_WRITTEN PROBLEM 1_
Put the rows into a Markdown table with the columns No. and Line, starting at the line containing "What distance spans" and ending with the last line of the rows. Number each line and omit blank lines.

_PAGE_

————————

The researchers say they’ve observed the emails being sent from legitimate, compromised accounts as well as convincing spoofed domains. “At INKY, most of the Zoom impersonator phishing emails we have seen came from hijacked accounts, but we also saw newly created domain names like zoomcommuncations[.]com and zoomvideoconfrence[.]com,” they write.
“As disturbing as that is, it’s also what makes these fake meeting invitations so easy to fall for and so difficult for traditional Secure Email Gateways (SEGs) to catch.”
Additionally, the attackers are using obfuscation and other techniques that make it more difficult for security systems to detect their phishing pages. “If the hacker includes a fake attachment, it leads to a fake login page that’s locally hosted on the recipient’s computer, not the internet,” the researchers write.
“To make matters worse, the HTML, JavaScript, and PHP code is usually encoded so it’s unreadable to humans and automated security tools. It’s a clever way to remain undetectable and evade URL reputation checkers. Similarly, if the hacker includes a malicious link, these redirect to a fake login that’s hosted on a compromised server or a hosting service the attacker paid for.”

————————

_WRITTEN PROBLEM 2_
Repeat the text about Zoom impersonator phishing emails word for word.

_STORED ROWS_
————————

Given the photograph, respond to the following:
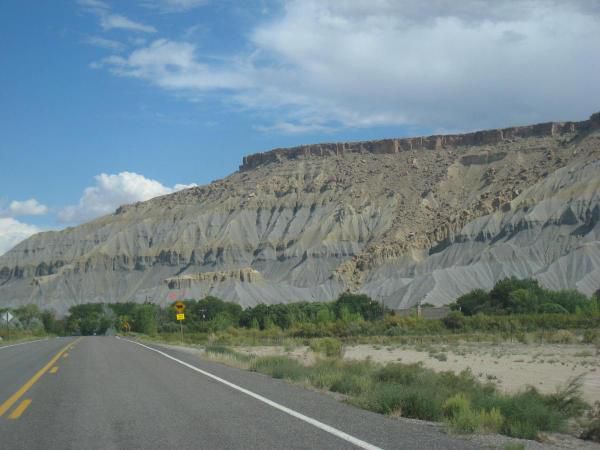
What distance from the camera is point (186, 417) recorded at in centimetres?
1165

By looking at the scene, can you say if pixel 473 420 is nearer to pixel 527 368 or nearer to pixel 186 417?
pixel 186 417

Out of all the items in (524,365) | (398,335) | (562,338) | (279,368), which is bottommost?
(398,335)

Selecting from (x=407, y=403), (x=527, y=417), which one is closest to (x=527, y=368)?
(x=407, y=403)

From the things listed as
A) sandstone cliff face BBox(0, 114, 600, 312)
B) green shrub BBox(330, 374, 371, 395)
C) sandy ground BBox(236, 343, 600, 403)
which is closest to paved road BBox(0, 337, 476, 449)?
green shrub BBox(330, 374, 371, 395)

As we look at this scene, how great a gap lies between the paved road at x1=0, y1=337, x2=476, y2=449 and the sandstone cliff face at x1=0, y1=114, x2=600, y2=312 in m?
85.4

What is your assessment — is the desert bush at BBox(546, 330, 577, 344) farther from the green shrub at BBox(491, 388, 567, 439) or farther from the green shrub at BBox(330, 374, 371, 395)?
the green shrub at BBox(491, 388, 567, 439)

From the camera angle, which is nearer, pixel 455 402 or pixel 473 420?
pixel 473 420

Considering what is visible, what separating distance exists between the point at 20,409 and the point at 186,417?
10.9ft

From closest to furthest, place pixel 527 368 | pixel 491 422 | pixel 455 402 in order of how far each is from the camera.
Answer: pixel 491 422
pixel 455 402
pixel 527 368

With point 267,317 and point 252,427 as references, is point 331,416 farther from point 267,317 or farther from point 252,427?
point 267,317

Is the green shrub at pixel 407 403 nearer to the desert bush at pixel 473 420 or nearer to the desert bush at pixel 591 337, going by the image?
the desert bush at pixel 473 420

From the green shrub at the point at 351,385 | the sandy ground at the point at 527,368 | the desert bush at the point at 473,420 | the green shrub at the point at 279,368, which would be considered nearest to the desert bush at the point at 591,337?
the sandy ground at the point at 527,368

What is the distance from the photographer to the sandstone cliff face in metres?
109

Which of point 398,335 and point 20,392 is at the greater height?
point 20,392
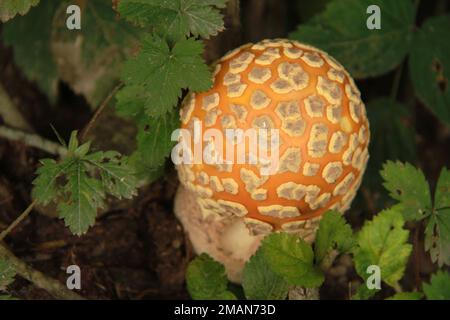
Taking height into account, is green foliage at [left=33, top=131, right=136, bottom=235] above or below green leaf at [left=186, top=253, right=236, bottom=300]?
above

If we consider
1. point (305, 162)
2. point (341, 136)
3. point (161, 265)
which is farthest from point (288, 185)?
point (161, 265)

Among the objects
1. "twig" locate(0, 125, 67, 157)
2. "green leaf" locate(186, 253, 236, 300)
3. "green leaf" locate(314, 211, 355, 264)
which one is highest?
"twig" locate(0, 125, 67, 157)

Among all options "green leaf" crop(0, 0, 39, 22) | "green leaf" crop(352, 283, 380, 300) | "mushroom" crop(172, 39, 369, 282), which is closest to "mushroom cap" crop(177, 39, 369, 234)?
"mushroom" crop(172, 39, 369, 282)

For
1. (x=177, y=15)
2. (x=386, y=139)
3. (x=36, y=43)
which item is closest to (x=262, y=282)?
(x=177, y=15)

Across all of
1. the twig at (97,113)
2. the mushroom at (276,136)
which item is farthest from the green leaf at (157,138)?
the twig at (97,113)

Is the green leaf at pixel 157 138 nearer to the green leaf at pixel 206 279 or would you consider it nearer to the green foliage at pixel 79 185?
the green foliage at pixel 79 185

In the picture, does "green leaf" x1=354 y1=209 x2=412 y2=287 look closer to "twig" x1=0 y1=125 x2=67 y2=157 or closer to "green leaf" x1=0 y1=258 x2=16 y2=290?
"green leaf" x1=0 y1=258 x2=16 y2=290
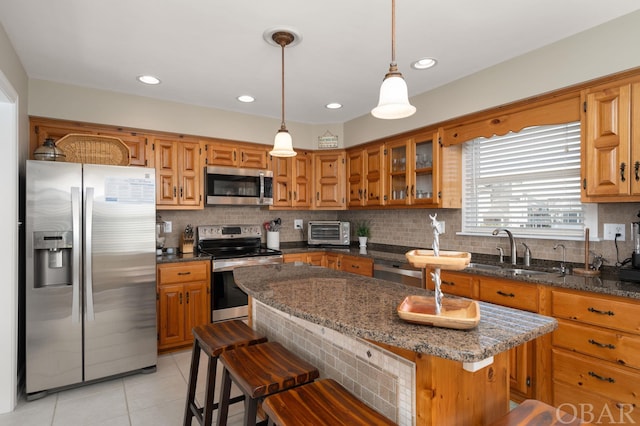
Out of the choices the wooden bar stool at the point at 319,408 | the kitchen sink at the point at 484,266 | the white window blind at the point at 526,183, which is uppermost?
the white window blind at the point at 526,183

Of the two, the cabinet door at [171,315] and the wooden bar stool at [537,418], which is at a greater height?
the wooden bar stool at [537,418]

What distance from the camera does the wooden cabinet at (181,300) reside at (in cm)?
335

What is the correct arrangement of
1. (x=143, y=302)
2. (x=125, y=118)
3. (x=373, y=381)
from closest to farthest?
(x=373, y=381)
(x=143, y=302)
(x=125, y=118)

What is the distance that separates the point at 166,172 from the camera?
3.72 m

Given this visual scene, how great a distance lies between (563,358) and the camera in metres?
2.20

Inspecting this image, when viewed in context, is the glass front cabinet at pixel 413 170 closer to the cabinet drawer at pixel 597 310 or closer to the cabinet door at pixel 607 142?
the cabinet door at pixel 607 142

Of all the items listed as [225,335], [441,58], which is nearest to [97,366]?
[225,335]

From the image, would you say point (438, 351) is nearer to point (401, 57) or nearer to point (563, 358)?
point (563, 358)

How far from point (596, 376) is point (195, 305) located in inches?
127

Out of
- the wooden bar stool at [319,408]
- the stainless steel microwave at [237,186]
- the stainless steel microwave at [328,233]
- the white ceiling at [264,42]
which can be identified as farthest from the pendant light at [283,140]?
the stainless steel microwave at [328,233]

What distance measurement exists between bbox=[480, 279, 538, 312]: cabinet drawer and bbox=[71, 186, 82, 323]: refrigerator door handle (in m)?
3.07

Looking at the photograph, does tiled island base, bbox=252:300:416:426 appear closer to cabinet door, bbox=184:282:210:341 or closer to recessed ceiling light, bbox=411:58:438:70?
cabinet door, bbox=184:282:210:341

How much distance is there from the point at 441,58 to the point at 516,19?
2.02 ft

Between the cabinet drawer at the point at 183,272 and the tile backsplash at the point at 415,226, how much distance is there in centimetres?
68
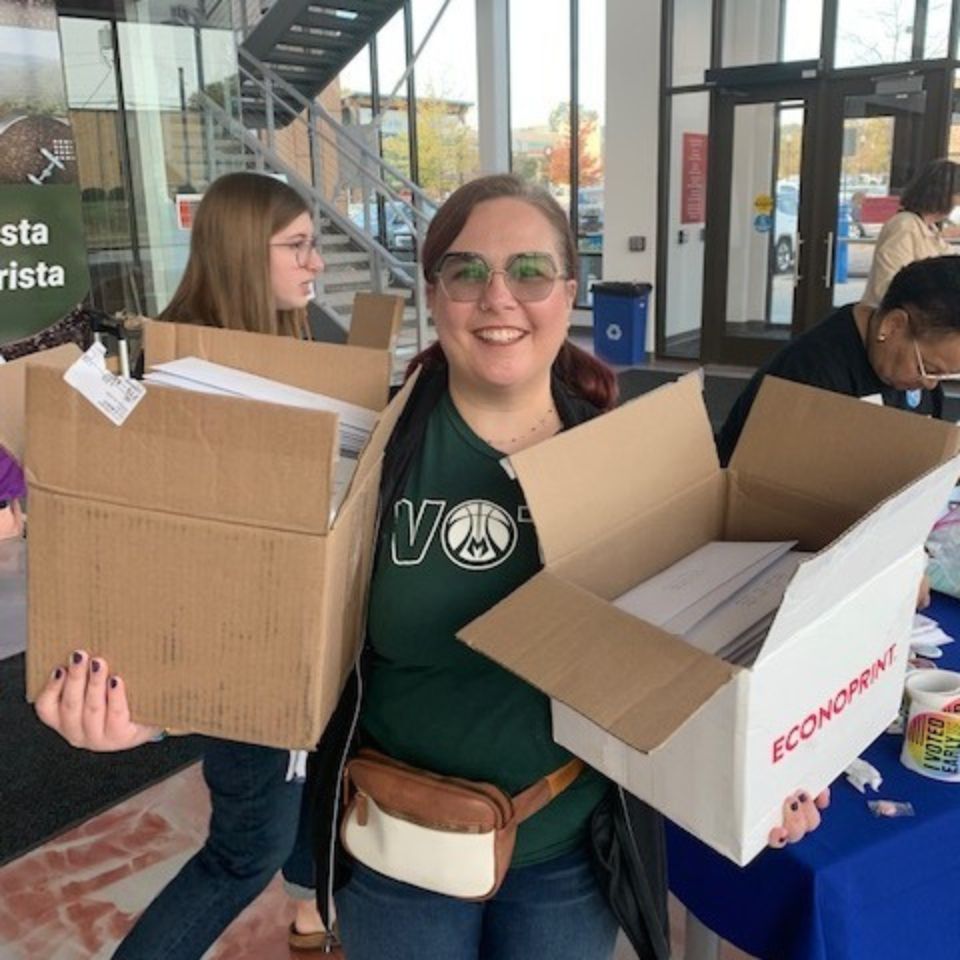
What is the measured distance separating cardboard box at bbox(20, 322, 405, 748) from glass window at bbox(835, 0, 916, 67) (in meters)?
7.58

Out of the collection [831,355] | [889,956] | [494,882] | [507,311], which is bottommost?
[889,956]

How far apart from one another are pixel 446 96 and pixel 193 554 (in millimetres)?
10410

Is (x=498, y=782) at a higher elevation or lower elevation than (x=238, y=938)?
higher

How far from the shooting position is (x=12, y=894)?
2186mm

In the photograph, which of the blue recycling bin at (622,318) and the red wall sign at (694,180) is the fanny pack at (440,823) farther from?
the red wall sign at (694,180)

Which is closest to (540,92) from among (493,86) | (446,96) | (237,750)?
(493,86)

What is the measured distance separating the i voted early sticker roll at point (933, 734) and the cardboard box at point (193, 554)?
0.76m

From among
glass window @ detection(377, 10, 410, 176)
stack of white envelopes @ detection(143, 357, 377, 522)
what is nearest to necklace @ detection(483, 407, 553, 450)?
stack of white envelopes @ detection(143, 357, 377, 522)

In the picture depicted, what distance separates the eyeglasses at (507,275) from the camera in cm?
114

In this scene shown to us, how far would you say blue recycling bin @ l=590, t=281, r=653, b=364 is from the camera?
818 cm

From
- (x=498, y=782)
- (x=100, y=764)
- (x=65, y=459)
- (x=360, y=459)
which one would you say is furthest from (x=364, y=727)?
(x=100, y=764)

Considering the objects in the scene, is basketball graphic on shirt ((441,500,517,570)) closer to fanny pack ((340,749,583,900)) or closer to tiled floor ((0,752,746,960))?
fanny pack ((340,749,583,900))

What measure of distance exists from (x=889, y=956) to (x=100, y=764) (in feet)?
7.20

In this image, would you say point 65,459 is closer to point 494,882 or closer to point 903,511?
point 494,882
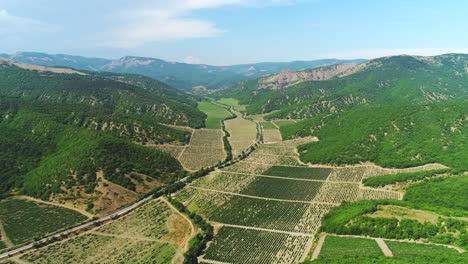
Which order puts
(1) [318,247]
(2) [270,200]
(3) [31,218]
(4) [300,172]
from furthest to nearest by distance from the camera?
1. (4) [300,172]
2. (2) [270,200]
3. (3) [31,218]
4. (1) [318,247]

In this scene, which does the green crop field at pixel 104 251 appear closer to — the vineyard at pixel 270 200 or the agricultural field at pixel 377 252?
the vineyard at pixel 270 200

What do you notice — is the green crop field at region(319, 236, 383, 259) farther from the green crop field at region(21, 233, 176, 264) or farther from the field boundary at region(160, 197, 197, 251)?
the green crop field at region(21, 233, 176, 264)

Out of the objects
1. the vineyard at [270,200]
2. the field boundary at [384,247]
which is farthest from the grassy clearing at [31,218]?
the field boundary at [384,247]

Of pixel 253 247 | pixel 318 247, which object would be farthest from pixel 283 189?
pixel 318 247

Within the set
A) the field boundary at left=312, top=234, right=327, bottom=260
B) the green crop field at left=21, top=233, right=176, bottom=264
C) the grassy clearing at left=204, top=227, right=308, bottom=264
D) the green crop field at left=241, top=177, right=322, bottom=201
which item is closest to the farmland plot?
the green crop field at left=241, top=177, right=322, bottom=201

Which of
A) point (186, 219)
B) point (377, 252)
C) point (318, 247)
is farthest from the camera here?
point (186, 219)

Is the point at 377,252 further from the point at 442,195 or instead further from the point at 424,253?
the point at 442,195
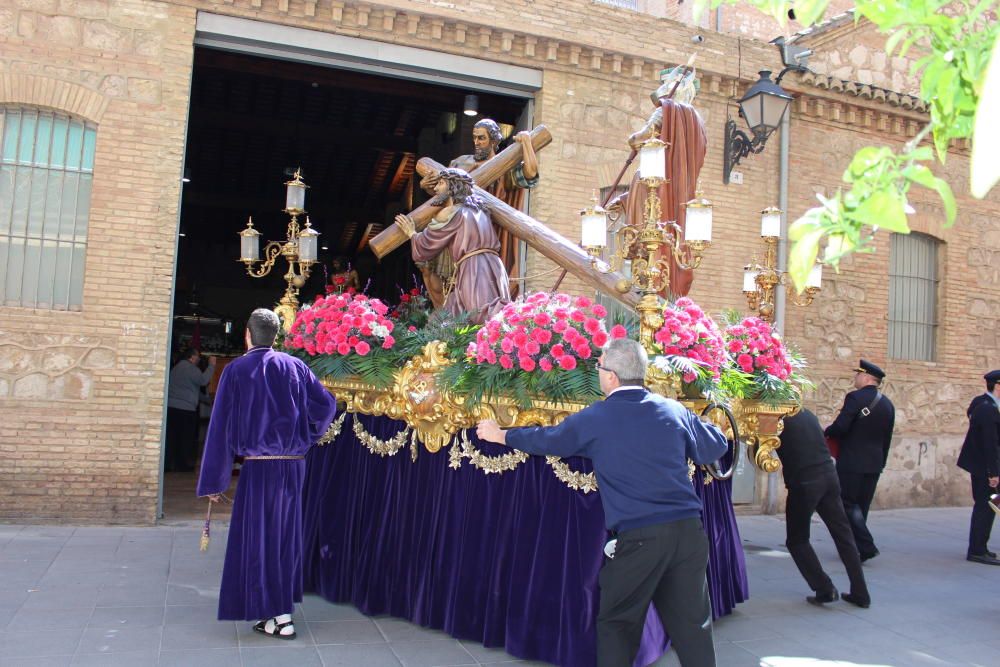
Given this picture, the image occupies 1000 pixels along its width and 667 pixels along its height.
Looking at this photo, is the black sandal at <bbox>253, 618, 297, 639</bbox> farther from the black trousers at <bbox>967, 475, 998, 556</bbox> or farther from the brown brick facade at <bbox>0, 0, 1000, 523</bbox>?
the black trousers at <bbox>967, 475, 998, 556</bbox>

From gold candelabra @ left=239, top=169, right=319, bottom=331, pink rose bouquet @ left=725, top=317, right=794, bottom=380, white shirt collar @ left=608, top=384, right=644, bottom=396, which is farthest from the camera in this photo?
gold candelabra @ left=239, top=169, right=319, bottom=331

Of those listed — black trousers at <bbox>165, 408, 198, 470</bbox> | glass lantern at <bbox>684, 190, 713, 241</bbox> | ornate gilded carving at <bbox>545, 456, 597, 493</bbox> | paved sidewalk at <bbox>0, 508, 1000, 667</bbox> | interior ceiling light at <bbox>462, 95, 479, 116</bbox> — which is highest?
interior ceiling light at <bbox>462, 95, 479, 116</bbox>

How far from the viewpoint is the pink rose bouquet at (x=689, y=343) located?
4.78 meters

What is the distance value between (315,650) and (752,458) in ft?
11.1

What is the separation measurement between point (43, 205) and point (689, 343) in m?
7.41

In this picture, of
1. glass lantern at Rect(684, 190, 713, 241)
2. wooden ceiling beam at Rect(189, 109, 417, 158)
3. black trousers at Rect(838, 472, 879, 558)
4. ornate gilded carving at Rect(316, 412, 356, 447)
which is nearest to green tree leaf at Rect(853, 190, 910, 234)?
A: glass lantern at Rect(684, 190, 713, 241)

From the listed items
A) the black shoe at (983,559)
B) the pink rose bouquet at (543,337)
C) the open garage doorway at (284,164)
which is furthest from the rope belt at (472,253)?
the black shoe at (983,559)

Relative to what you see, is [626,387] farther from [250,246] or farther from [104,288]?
[104,288]

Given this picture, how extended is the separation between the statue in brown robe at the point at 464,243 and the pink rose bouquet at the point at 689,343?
60.2 inches

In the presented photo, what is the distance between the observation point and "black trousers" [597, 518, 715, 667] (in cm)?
368

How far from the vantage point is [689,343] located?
4.89 m

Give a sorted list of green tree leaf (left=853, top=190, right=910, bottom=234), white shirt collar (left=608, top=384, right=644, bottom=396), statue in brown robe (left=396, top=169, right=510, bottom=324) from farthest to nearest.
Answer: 1. statue in brown robe (left=396, top=169, right=510, bottom=324)
2. white shirt collar (left=608, top=384, right=644, bottom=396)
3. green tree leaf (left=853, top=190, right=910, bottom=234)

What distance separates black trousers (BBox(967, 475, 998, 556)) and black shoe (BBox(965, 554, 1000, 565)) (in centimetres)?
2

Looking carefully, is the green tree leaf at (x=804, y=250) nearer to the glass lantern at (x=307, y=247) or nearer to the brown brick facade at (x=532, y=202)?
the glass lantern at (x=307, y=247)
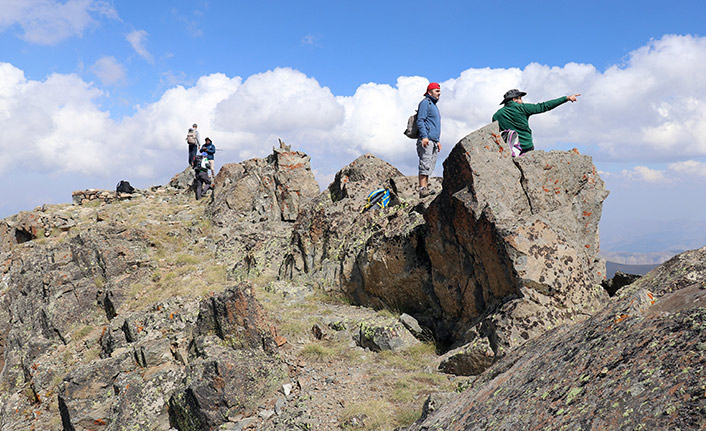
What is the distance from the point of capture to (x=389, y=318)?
40.8 ft

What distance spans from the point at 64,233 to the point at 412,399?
26444 mm

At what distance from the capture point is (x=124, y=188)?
34.8 m

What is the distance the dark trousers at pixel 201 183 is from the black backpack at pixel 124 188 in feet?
25.5

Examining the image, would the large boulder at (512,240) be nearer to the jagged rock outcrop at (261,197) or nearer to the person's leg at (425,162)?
the person's leg at (425,162)

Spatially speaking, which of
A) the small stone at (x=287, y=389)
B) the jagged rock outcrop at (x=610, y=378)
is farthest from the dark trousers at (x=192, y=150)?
the jagged rock outcrop at (x=610, y=378)

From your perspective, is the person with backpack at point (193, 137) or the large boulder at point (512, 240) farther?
the person with backpack at point (193, 137)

————————

_EXPECTED OUTPUT 1_
| No. | Line |
|---|---|
| 1 | What distance spans from the point at 64,233 to the point at 412,399? |
| 2 | 26444 mm |
| 3 | At what distance from the capture point is (x=124, y=188)? |
| 4 | 34.8 m |
| 5 | What is the distance the dark trousers at pixel 201 183 is from the black backpack at pixel 124 188 in feet? |
| 6 | 25.5 |
| 7 | Examining the image, would the large boulder at (512,240) be nearer to the jagged rock outcrop at (261,197) or nearer to the person's leg at (425,162)? |
| 8 | the person's leg at (425,162) |
| 9 | Spatially speaking, which of |
| 10 | A) the small stone at (x=287, y=389) |
| 11 | B) the jagged rock outcrop at (x=610, y=378) |
| 12 | is farthest from the dark trousers at (x=192, y=150)? |
| 13 | the jagged rock outcrop at (x=610, y=378) |
| 14 | From your perspective, is the person with backpack at point (193, 137) or the large boulder at point (512, 240) farther? |
| 15 | the person with backpack at point (193, 137) |

_EXPECTED OUTPUT 2_
The researchers say they’ve observed the emails being sent from legitimate, compromised accounts as well as convincing spoofed domains. “At INKY, most of the Zoom impersonator phishing emails we have seen came from hijacked accounts, but we also saw newly created domain names like zoomcommuncations[.]com and zoomvideoconfrence[.]com,” they write.
“As disturbing as that is, it’s also what makes these fake meeting invitations so easy to fall for and so difficult for traditional Secure Email Gateways (SEGs) to catch.”
Additionally, the attackers are using obfuscation and other techniques that make it more difficult for security systems to detect their phishing pages. “If the hacker includes a fake attachment, it leads to a fake login page that’s locally hosted on the recipient’s computer, not the internet,” the researchers write.
“To make matters worse, the HTML, JavaScript, and PHP code is usually encoded so it’s unreadable to humans and automated security tools. It’s a clever way to remain undetectable and evade URL reputation checkers. Similarly, if the hacker includes a malicious link, these redirect to a fake login that’s hosted on a compromised server or a hosting service the attacker paid for.”